Update: Based on the extra information you could (I'm sure there is an easier way but its not comming to me at the moment) have your servers write out their PID to a file upon startup, then you could kill -9 | cat /var/run/devserver.pid but then that would be a programming question :)

Update again: You could also do some shell trickery to get the PID of the servers when you launch them, off the top of my head you could create a shell function called startmyserver for example that would wrap the command you use to start your servers but also capture $! to a file based upon startup name -- then we are talking about shell scripting which is 'inbounds' @ ServerFault. :-)

Solution 2:

You could rename the binary you're going to run. You might get away just using a symlink to the binary.

If you really want to change the name, the best way is to use a simple wrapper that sets argv and then execs the process you want to run.
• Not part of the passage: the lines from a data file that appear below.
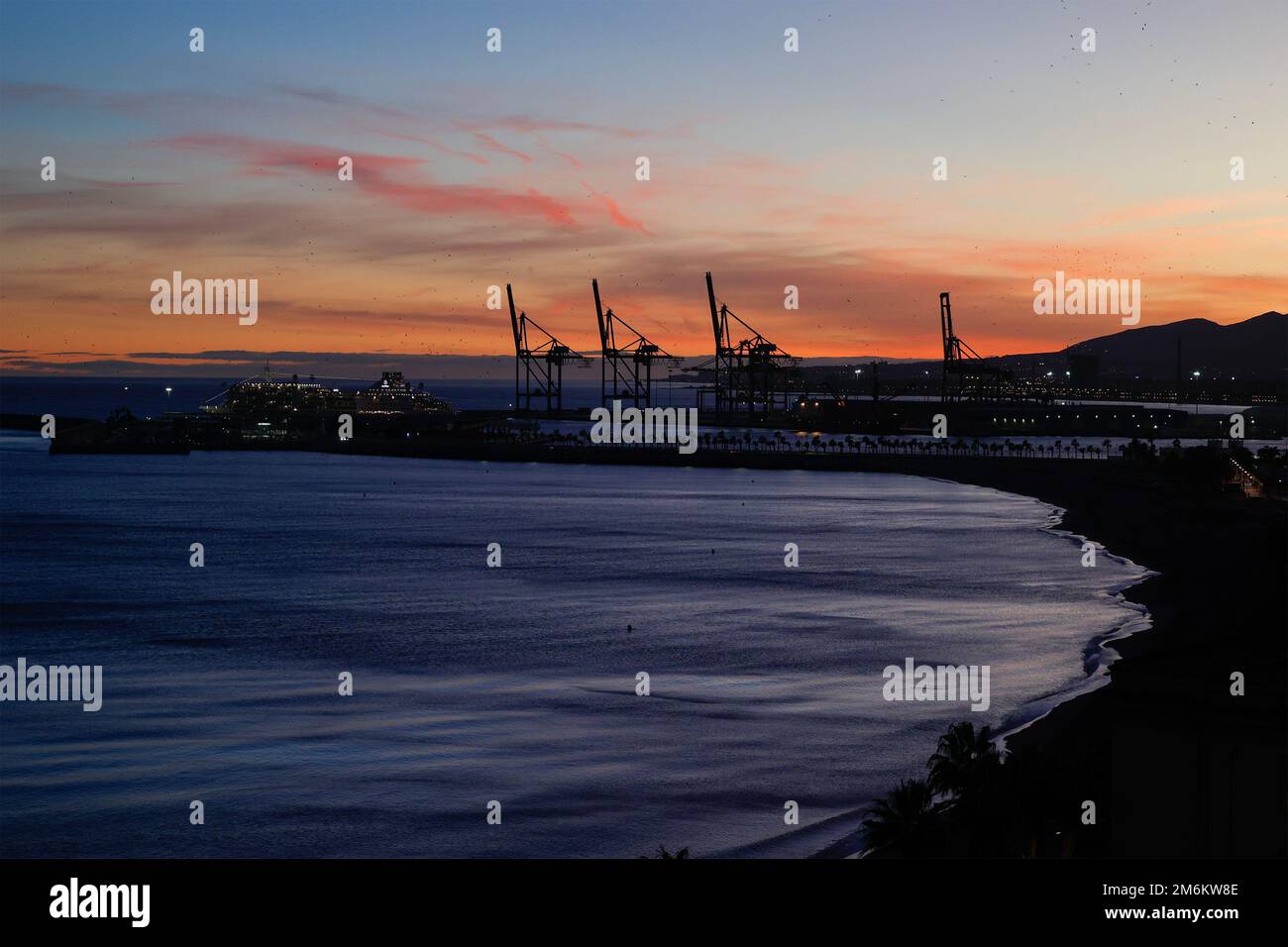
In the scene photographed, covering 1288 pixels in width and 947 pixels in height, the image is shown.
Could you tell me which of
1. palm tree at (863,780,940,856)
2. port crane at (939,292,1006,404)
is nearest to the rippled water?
palm tree at (863,780,940,856)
Don't have time to give you some example code now, but shout loudly in about 10 hours and I'll see what I can do.

Solution 3:

Look at https://github.com/electrum/procname. It allows you to set the process name of any process using an anvironment variable.

Usage:

Run Java with the LD_PRELOAD and PROCNAME environment variables set:

LD_PRELOAD=/path/to/libprocname.so PROCNAME=hello java -jar foo.jar

Solution 4:

This doesn't really belong on SO because it's generic, not a language specific question.

The short answer is not easily. That is, it can't be done from within the functionality of your shell or procfs/sysfs. You will need to use an external utility to achieve it.

There is a long description on how and why here. Beware it's pretty C-centric.

Update:

They're python which changes the game. Without now being too SO, it would probably be easier to modify them to make use of this module or a similar approach.